На меня не так уж легко произвести впечатление, но должна признать, что Ветровым это удалось. Вернее, их дому.
Гошка привел меня на тихую зеленую улицу, к миниатюрному одноэтажному особнячку из серого камня, с колоннами и богатой лепниной, построенному явно не в последние десятилетия. При виде этого произведения архитектурного искусства в моем сознании возникло почему-то словечко «ампир». Хотя я вовсе не уверена, что не путаю с барокко или чем-нибудь еще… Но то, что это не был «новорусский модерн», — однозначно!

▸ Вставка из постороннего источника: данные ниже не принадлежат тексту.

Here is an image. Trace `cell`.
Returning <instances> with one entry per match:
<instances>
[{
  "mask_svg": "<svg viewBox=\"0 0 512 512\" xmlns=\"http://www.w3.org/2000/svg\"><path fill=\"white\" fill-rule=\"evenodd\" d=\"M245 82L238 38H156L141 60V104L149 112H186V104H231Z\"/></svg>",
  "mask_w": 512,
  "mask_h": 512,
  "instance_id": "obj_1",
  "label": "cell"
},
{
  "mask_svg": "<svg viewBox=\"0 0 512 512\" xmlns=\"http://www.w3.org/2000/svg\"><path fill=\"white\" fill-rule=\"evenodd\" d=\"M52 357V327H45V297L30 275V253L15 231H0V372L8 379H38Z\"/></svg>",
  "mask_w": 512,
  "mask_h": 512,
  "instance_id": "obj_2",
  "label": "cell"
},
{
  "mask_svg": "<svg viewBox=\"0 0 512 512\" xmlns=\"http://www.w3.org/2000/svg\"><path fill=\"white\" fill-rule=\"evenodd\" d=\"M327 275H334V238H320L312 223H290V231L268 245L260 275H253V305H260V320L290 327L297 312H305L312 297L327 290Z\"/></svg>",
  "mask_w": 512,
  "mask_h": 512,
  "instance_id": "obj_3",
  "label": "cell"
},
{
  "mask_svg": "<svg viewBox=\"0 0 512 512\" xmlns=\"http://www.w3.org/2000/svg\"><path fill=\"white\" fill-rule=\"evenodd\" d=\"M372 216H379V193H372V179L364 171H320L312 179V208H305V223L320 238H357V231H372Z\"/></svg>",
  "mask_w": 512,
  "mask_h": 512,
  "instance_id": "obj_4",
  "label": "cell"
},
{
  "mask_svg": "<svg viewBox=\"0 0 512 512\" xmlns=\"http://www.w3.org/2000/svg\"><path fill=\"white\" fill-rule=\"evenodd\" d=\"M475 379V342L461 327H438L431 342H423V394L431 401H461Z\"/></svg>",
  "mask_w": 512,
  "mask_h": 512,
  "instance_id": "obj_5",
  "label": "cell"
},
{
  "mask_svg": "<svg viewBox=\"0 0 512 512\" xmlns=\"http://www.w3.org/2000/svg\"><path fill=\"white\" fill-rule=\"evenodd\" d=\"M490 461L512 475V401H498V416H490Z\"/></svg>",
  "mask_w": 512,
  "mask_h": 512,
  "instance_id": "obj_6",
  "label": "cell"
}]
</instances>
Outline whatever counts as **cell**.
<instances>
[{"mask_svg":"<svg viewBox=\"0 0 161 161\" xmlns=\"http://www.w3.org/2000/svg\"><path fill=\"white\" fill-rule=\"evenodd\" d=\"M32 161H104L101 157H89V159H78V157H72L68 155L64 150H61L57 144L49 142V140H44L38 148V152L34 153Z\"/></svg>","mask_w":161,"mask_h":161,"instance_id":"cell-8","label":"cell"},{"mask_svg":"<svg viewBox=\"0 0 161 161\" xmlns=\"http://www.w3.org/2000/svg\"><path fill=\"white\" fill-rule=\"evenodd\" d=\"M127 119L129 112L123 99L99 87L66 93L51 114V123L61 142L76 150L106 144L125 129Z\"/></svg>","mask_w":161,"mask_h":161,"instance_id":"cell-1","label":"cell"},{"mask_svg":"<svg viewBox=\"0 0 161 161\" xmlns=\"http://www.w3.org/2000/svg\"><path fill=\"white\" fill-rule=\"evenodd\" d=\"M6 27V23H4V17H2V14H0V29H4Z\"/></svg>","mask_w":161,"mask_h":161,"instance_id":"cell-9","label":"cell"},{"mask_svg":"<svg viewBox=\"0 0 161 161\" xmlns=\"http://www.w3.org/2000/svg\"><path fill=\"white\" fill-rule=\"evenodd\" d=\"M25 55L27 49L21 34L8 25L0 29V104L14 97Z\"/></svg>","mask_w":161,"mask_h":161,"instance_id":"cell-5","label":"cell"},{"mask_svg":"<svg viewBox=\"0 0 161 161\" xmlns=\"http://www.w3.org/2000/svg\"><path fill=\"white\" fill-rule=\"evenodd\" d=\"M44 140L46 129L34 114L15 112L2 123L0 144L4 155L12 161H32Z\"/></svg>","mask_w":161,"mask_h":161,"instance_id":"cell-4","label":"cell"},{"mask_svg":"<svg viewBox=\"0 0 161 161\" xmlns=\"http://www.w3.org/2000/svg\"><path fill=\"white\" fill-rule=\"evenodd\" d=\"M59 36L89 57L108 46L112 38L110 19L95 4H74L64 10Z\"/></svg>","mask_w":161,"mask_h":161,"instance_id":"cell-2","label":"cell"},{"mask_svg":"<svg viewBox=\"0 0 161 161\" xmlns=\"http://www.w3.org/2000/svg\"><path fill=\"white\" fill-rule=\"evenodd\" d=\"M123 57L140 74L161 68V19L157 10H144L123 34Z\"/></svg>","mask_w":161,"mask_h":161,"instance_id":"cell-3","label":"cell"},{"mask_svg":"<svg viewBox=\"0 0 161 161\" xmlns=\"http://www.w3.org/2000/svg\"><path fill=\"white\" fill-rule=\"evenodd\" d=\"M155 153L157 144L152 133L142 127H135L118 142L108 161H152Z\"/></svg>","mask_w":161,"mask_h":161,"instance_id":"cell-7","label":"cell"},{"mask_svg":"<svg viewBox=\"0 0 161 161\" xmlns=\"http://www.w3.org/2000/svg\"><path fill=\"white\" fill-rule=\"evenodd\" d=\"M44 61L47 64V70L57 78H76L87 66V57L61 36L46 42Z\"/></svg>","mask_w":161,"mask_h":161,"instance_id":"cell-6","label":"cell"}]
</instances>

Мне приходилось бывать в жилищах гораздо «круче» этого: в квартирах и коттеджах, на дачах, виллах и ранчо, даже во дворцах, унитазы были где разве что не из золота… Но впервые я видела дом, от которого веяло таким неподдельным, естественным аристократизмом, такой крепкой исторической традицией, бытом и духом настоящих «старых русских».
От улицы этот удивительный дом отделял широкий палисадник, засаженный кустами шиповника и жасмина, и ажурная литая ограда, не уступающая знаменитым решеткам Летнего сада, в который юного Онегина водил гулять «Мосье l'Abbe? француз убогой». Через калитку в этой ограде мы проникли беспрепятственно, а вот у парадного крыльца пришлось позвонить. Открыла нам Ангелина в длинном черном сарафане, с гладко причесанными черными волосами. Словно сама печаль… Огромные синие тени лежали под ее огромными серыми глазами. Удивляюсь, как она вообще их еще не выплакала.